The main character in VN’s novel Bend Sinister (1947), Adam Krug is a philosopher. Krug is Russian for “circle.” At the beginning of his Introduction to Siluety russkikh pisateley (“The Silhouettes of Russian Writers,” 1910) Yuli Ayhenvald says that literature and philosophy have a lot in common. But, unlike philosophy, literature is bezzakonnaya kometa v krugu raschislennom svetil (“a lawless comet amid the calculated planets”):

 

История художественной литературы не имеет своего философа, который подчинил бы эволюцию её содержания каким-либо определенным законам и уловил внутренний смысл её развития. В прихотливой смене идей, сюжетов и настроений, отличающей индивидуальное словесное творчество, не подмечены сколько-нибудь точно и доказательно господствующие и необходимые линии, и до сих пор только призрачными, а не реальными нитями связаны литературные факты с общественной средой, с особенностями исторического момента, со всею совокупностью культуры вообще.

И это так естественно: пусть литература и философия имеют между собою много общего, даже переходят одна в другую, - но ведь последняя движется или хочет двигаться исключительно под знаком разума, она дышит мыслью и полагает своим идеалом осуществленную систему логической законченности, между тем как первая своею основной стихией имеет прихотливое море чувства и фантазии с его многообразными оттенками, со всей изменчивостью его тончайших переливов и осложнений. И поскольку мысль и чувство разнятся между собою, постольку это одно уже делает литературу "беззаконной кометой в кругу расчисленном светил".

 

The critic makes an allusion to Pushkin’s poem Portret (“The Portrait,” 1828) in which Countess Agrafena Zakrevski is compared to a lawless comet amid the calculated planets:

 

С своей пылающей душой,
С своими бурными страстями,
О жёны Севера, меж вами
Она является порой
И мимо всех условий света
Стремится до утраты сил,
Как беззаконная комета
В кругу расчисленном светил.

 

In his essay on Bryusov in “The Silhouettes of Russian Writers” Ayhenvald criticizes Bryusov’s poem Adam i Eva (“Adam and Eve,” 1905), mentions Bryusov’s collection Zerkalo teney (“The Mirror of Shadows,” 1912) and quotes Bryusov’s poem Vesyolyi zov vesenney zeleni… ("The merry call of the vernal green…" 1911):

 

В Брюсове никогда не бываешь уверен. Когда в стихотворении «Адам и Ева» герой во тьме спрашивает героиню: «что это: плод, упавший с древа, иль то твоя живая грудь?», то его деланная наивность вызывает досаду (не на него), и уж совершенно невыносимы заключительные строки, пошлые в своей физиологичности и отталкивающие грубостью не только выражения, но и мысли:

 

Как плод сорвал я, Ева, Ева?
Как раздавить его я мог?
О, вот он, знак Святого Гнева —
Текущий красный, красный сок!..

+++

* _Tasks to carry out_:
1) Reproduce the Bend Sinister commentary from "В Брюсове никогда" to "раздавить его я мог?" without altering a single character.
2) Resume the Bend Sinister commentary, starting right after its final line.

* _Data excerpts_:
+++

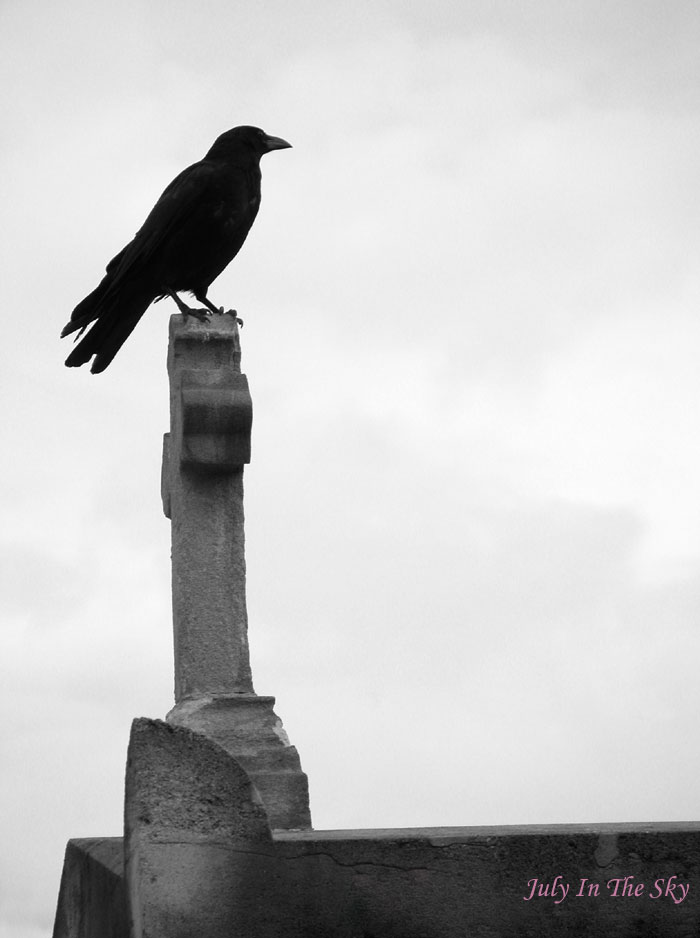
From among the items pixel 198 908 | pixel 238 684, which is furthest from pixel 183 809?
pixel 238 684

+++

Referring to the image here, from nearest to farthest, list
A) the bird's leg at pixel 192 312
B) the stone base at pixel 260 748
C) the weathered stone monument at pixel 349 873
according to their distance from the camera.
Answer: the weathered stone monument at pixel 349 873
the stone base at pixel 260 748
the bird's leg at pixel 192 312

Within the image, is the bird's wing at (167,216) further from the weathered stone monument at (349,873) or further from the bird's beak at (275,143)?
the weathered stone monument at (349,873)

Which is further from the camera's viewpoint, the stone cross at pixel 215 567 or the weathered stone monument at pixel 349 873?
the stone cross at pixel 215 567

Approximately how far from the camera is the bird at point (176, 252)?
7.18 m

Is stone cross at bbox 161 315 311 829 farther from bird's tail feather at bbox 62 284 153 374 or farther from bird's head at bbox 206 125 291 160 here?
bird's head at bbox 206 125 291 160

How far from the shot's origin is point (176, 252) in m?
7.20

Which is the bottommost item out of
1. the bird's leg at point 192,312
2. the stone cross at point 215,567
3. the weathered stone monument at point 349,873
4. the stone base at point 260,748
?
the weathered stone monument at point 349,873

+++

* _The responses_:
1)
В Брюсове никогда не бываешь уверен. Когда в стихотворении «Адам и Ева» герой во тьме спрашивает героиню: «что это: плод, упавший с древа, иль то твоя живая грудь?», то его деланная наивность вызывает досаду (не на него), и уж совершенно невыносимы заключительные строки, пошлые в своей физиологичности и отталкивающие грубостью не только выражения, но и мысли:

 

Как плод сорвал я, Ева, Ева?
Как раздавить его я мог?

2)
 

Столь же нестерпимы типичные для Брюсова стихи, в роде грубого: «постель нам кажется вновь сотворенным раем», и обильные у него «простыни» (особенно — в сборнике «Зеркало теней»).
Так хотелось бы приветствовать жизнерадостность, которую будит в нем «весёлый зов весенней зелени», — но замирает на читательских устах слово привета, когда сочиненно именует себя автор «ловцом стоцветных перлов ожиданья» или когда говорит о себе, что он принимает «весь шум, весь говор мира»

 

От тяжкой поступи тапира
До лёгких трепетов стрекоз:

 

этот тапир, из такой искусственной и большой дали призванный исключительно ради рифмы, своею тяжкой поступью топчет все стихотворение, и не его ли неуклюжему вмешательству обязаны мы и тем, что так трудно выговорить последний стих пьесы: «блеск дня, чернь ночи, вёсны, зимы»?..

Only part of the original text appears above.